Introduction
The Metalus library was started as a way to build Spark applications at runtime without the need to write or compile code. The library is written in Scala and provides binaries for different versions of Spark and Scala. Developers build applications by providing a JSON configuration file which gets loaded and executed by the metalus core library.
Application Configuration
There are several methods for starting a metalus application, but the easiest to use is the application framework using an application configuration. The application configuration JSON file provides information needed to run the application. Any application parameters provided to the spark-submit command will automatically be added to the globals and made available at runtime.
Step Libraries
Step libraries contain the scala functions, pipeline configurations and custom driver classes which may be called at runtime using the provided configuration.
Steps
Steps are scala object functions that are executed at runtime by metalus cores. Each function should be a small reusable unit of work that stand alone and define requirements through parameters. Developers may annotate the functions or separately publish step templates which can be used when building applications.
Pipelines
Pipeline configurations written in JSON may be included in a step library. Developers will need to provide a directory in the jar using the path /metadata/pipelines. The pipeline will need to be a JSON file where the pipeline id is the name plus the .json extension.
Custom Classes
Developers have the option to extend provided functionality such as drivers, driver setup, file managers and other classes. These can be added to a step library and made available at runtime.
Self Contained Jar
Metalus provides a self contained jar that may be used when calling the spark-submit command. This jar contains no step libraries which provides the developer control over what is available at runtime using the –jars parameter.
Versions
Metalus Core
Metalus core provides the base library required to run metalus applications and build new step libraries.
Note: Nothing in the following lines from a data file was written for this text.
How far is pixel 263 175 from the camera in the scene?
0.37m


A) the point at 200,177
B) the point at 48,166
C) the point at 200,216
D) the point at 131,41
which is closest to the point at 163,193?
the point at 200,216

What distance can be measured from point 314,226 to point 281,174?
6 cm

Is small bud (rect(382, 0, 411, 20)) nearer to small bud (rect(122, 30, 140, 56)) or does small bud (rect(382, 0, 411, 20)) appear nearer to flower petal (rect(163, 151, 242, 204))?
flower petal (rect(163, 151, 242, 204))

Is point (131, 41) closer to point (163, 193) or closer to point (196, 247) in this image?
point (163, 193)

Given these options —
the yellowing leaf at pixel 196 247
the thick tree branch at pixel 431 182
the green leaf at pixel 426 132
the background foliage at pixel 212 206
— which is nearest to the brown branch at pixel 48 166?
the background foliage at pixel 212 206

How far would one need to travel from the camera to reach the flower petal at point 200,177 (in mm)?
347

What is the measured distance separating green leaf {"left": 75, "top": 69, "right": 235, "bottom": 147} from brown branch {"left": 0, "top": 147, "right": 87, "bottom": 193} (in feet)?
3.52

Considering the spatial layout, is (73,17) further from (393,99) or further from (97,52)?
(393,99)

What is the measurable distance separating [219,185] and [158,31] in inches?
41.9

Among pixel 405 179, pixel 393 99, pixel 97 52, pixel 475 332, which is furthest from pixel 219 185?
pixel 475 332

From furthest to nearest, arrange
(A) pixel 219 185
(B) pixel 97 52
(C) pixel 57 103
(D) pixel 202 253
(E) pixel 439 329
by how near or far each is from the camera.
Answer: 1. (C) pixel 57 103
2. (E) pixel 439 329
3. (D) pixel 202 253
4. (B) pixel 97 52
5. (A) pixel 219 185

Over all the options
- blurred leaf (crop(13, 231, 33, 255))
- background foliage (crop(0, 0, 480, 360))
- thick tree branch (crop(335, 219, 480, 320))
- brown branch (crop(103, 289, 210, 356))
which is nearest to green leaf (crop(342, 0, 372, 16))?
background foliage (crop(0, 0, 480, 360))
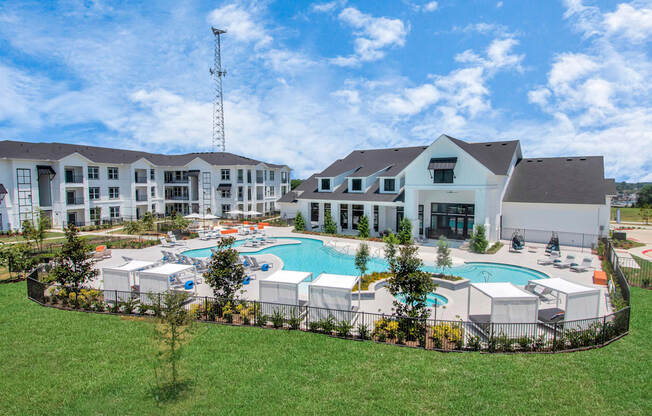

Spark Version | Scala Version | Library |
---|---|---|
2.4 | 2.11 | Scala 2.11 Spark 2.4 library |
2.4 | 2.12 | Scala 2.12 Spark 2.4 library |
3.0 | 2.12 | Scala 2.12 Spark 3.0 library |
3.1 | 2.12 | Scala 2.12 Spark 3.1 library |
Metalus Common
Metalus common provides a step library for building basic applications.
Spark Version | Scala Version | Library |
---|---|---|
2.4 | 2.11 | Scala 2.11 Spark 2.4 library |
2.4 | 2.12 | Scala 2.12 Spark 2.4 library |
3.0 | 2.12 | Scala 2.12 Spark 3.0 library |
3.1 | 2.12 | Scala 2.12 Spark 3.1 library |
Metalus AWS
This step library contains AWS specific components. The Kinesis driver provides a basic implementation that gathers data and then initiates the Metalus Pipeline Core for processing of the incoming data.
Spark Version | Scala Version | Library |
---|---|---|
2.4 | 2.11 | Scala 2.11 Spark 2.4 library |
2.4 | 2.12 | Scala 2.12 Spark 2.4 library |
3.0 | 2.12 | Scala 2.12 Spark 3.0 library |
3.1 | 2.12 | Scala 2.12 Spark 3.1 library |
Metalus GCP
This step library contains GCP specific components. The Pub/Sub driver provides a basic implementation that gathers data and then initiates the Metalus Pipeline Core for processing of the incoming data.
Spark Version | Scala Version | Library |
---|---|---|
2.4 | 2.11 | Scala 2.11 Spark 2.4 library |
2.4 | 2.12 | Scala 2.12 Spark 2.4 library |
3.0 | 2.12 | Scala 2.12 Spark 3.0 library |
3.1 | 2.12 | Scala 2.12 Spark 3.1 library |
Metalus Kafka
This step library contains Kafka specific components. The Kafka driver provides a basic implementation that gathers data and then initiates the Metalus Pipeline Core for processing of the incoming data.
Spark Version | Scala Version | Library |
---|---|---|
2.4 | 2.11 | Scala 2.11 Spark 2.4 library |
2.4 | 2.12 | Scala 2.12 Spark 2.4 library |
3.0 | 2.12 | Scala 2.12 Spark 3.0 library |
3.1 | 2.12 | Scala 2.12 Spark 3.1 library |
Metalus Mongo
Metalus Mongo provides a step library for working with the Mongo Data store.
Spark Version | Scala Version | Library |
---|---|---|
2.4 | 2.11 | Scala 2.11 Spark 2.4 library |
2.4 | 2.12 | Scala 2.12 Spark 2.4 library |
3.0 | 2.12 | Scala 2.12 Spark 3.0 library |
3.1 | 2.12 | Scala 2.12 Spark 3.1 library |
Metalus Utilities
This project provides utilities that help work with the project.
Spark Version | Scala Version | Library |
---|---|---|
2.4 | 2.11 | Scala 2.11 Spark 2.4 library |
2.4 | 2.12 | Scala 2.12 Spark 2.4 library |
3.0 | 2.12 | Scala 2.12 Spark 3.0 library |
3.1 | 2.12 | Scala 2.12 Spark 3.1 library |